» **Request**
Transcribe the tail of the listing: start at the line containing "Within the photo" and stop after the last line, keeping every character as is and adding nothing.

Data items:

※

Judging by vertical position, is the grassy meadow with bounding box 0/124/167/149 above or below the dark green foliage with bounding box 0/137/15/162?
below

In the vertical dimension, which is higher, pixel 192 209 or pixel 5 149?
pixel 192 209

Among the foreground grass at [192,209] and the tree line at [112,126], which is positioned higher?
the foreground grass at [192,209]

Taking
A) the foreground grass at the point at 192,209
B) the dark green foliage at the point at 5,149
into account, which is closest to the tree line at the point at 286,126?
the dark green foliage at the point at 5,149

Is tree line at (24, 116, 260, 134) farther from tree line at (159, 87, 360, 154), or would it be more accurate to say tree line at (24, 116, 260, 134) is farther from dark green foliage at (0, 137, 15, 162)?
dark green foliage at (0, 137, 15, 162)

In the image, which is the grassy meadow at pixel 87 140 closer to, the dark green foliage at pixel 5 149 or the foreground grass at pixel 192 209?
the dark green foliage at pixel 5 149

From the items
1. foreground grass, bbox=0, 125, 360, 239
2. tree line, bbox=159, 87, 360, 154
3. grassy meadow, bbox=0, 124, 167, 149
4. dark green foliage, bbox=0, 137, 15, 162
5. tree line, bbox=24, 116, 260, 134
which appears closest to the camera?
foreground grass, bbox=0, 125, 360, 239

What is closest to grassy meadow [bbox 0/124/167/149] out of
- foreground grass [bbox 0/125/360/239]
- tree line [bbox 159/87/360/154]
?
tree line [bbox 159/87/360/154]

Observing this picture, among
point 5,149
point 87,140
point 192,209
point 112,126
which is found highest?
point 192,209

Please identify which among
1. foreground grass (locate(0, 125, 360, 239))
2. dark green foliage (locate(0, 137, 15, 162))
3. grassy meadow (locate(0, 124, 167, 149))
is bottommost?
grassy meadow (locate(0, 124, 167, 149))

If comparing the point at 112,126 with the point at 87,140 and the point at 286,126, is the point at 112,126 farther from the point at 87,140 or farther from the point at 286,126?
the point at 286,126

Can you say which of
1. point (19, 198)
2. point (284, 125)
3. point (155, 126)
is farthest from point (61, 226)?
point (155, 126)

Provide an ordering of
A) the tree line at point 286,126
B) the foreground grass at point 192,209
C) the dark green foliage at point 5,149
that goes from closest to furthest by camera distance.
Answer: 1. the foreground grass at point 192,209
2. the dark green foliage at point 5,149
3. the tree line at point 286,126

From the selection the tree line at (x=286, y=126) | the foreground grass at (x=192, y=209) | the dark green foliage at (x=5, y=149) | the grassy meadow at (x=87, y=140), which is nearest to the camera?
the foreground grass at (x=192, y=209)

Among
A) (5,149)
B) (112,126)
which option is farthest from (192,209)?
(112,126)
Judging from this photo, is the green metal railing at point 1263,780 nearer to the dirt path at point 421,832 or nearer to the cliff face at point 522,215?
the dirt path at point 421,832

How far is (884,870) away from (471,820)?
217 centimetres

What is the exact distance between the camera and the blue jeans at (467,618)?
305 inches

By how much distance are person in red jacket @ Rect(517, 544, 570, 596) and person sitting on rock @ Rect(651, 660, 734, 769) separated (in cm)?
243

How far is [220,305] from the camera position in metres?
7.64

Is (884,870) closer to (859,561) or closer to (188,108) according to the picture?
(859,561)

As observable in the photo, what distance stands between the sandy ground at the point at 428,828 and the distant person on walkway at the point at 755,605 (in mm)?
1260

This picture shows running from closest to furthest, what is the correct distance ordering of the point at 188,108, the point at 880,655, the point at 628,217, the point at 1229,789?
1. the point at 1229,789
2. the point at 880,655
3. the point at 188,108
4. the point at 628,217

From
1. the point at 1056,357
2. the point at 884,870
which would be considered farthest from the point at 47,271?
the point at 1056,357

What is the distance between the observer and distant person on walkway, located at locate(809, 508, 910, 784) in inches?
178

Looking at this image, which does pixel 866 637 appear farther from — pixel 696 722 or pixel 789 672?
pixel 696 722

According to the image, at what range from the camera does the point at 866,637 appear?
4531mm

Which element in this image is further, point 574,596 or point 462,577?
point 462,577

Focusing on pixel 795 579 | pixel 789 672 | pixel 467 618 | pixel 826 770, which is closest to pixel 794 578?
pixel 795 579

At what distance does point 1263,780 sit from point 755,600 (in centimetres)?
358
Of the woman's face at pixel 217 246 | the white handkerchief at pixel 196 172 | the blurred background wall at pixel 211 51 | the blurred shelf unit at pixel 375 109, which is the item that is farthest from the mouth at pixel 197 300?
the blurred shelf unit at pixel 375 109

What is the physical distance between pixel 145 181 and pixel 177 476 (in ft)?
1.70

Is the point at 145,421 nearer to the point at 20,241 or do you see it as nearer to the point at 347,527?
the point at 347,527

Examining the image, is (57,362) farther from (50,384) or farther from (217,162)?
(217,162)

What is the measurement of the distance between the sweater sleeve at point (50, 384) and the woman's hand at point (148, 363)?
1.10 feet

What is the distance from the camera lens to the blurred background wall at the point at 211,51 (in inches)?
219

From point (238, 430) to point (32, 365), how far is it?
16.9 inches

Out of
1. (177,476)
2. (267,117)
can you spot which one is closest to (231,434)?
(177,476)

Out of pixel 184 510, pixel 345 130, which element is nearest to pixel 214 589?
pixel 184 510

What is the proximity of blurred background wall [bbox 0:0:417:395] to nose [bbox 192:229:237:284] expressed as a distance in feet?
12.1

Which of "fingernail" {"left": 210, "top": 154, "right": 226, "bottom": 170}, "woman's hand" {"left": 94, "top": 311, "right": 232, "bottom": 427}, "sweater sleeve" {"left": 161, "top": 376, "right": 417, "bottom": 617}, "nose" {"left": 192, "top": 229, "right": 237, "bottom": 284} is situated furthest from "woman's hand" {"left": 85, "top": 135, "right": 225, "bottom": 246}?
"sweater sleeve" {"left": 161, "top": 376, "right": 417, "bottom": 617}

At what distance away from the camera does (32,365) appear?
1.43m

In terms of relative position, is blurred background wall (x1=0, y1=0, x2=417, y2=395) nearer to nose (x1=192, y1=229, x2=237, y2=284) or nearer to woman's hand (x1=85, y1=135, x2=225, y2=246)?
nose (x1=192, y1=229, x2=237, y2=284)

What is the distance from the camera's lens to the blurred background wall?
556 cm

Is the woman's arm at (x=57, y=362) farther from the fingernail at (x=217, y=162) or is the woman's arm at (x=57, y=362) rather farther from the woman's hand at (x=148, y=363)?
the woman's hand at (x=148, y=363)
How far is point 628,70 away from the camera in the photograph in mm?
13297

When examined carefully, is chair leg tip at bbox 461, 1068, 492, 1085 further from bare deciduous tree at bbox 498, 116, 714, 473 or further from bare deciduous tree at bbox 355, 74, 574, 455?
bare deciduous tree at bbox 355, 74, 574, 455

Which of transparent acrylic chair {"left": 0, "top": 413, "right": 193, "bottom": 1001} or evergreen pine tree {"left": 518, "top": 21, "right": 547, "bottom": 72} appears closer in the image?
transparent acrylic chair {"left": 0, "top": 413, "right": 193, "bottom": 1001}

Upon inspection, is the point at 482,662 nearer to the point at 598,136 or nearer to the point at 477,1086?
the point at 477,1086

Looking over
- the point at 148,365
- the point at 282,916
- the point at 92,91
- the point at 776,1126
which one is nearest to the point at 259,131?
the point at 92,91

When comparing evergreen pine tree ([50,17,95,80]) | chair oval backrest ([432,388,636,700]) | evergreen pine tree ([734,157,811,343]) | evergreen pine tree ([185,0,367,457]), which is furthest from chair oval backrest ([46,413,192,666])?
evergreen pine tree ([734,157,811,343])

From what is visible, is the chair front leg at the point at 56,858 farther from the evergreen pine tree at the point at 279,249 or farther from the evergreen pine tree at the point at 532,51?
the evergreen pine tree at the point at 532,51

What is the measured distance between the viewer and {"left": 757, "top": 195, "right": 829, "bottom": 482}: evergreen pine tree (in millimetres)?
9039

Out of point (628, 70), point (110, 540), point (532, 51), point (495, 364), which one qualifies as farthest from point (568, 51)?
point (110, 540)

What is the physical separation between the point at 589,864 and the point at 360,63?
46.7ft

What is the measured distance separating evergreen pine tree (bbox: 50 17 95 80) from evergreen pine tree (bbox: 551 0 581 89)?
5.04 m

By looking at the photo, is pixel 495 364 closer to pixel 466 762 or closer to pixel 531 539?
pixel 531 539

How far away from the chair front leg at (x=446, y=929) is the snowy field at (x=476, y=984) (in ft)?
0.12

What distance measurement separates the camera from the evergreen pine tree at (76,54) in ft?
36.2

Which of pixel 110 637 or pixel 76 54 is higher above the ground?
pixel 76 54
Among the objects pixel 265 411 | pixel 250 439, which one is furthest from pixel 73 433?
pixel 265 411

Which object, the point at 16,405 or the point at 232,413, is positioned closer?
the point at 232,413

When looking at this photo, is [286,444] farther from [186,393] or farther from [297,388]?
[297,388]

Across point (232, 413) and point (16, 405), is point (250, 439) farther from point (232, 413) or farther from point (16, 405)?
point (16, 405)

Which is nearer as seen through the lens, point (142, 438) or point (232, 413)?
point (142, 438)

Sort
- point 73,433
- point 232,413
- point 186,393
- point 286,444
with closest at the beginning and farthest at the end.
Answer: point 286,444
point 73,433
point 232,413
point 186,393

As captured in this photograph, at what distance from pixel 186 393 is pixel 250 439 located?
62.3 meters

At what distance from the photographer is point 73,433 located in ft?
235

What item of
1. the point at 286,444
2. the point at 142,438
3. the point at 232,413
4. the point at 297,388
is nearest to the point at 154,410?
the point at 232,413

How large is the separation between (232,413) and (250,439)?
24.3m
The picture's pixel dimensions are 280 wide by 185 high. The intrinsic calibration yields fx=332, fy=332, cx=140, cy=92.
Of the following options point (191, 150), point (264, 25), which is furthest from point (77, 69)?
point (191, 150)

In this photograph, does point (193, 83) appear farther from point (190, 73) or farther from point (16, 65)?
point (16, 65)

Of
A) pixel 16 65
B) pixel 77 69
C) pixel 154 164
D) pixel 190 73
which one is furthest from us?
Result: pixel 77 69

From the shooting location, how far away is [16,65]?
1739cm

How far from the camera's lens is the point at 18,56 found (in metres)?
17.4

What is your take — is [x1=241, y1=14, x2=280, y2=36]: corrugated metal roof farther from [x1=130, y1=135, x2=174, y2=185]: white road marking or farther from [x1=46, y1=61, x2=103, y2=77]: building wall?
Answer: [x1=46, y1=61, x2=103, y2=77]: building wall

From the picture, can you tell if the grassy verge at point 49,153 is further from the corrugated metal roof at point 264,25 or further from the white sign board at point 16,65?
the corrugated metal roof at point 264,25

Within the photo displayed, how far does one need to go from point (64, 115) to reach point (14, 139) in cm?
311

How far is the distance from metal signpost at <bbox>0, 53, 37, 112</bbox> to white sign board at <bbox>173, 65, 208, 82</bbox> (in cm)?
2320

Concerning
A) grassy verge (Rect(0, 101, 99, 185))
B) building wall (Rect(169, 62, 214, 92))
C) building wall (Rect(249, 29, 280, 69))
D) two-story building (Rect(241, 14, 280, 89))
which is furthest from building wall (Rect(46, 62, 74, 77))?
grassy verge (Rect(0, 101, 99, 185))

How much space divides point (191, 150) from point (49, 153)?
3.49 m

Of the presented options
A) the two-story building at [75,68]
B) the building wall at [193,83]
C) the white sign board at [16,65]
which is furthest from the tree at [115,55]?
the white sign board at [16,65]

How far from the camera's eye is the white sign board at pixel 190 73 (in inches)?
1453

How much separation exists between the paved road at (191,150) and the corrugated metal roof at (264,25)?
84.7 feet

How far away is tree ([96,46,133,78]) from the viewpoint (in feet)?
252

※

» **Exercise result**
Within the photo displayed, how far does one need to go from point (64, 115) to reach point (14, 139) in cm?
311

How far is the distance from metal signpost at <bbox>0, 53, 37, 112</bbox> to white sign board at <bbox>173, 65, 208, 82</bbox> (in cm)?
2320

Concerning
A) grassy verge (Rect(0, 101, 99, 185))
B) building wall (Rect(169, 62, 214, 92))
C) building wall (Rect(249, 29, 280, 69))
D) two-story building (Rect(241, 14, 280, 89))
which is furthest from building wall (Rect(46, 62, 74, 77))?
grassy verge (Rect(0, 101, 99, 185))

How much space divides point (191, 150) from point (49, 153)?
3.49 m

Of the presented options
A) the two-story building at [75,68]
B) the building wall at [193,83]
C) the white sign board at [16,65]
which is furthest from the tree at [115,55]?
the white sign board at [16,65]

How far from the camera's eye is the white sign board at pixel 190 73 (in inches)?
1453

How much separation exists between the paved road at (191,150) and the corrugated metal roof at (264,25)?
84.7 feet

How far away is tree ([96,46,133,78]) from the viewpoint (in feet)?
252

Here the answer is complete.